**THE PROBLEM**. Please copy each line of the records below that includes the word "Photography".
··· PROVIDED RECORDS
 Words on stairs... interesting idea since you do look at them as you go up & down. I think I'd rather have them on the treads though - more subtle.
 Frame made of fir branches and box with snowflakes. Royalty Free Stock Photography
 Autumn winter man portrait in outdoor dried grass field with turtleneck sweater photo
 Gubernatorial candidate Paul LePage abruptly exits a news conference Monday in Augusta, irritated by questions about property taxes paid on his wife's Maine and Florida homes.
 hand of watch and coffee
······
··· PROVIDED RECORDS
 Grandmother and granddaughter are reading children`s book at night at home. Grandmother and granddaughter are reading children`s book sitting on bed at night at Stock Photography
······
**TASK RESPONSE**.
 Frame made of fir branches and box with snowflakes. Royalty Free Stock Photography
 Grandmother and granddaughter are reading children`s book at night at home. Grandmother and granddaughter are reading children`s book sitting on bed at night at Stock Photography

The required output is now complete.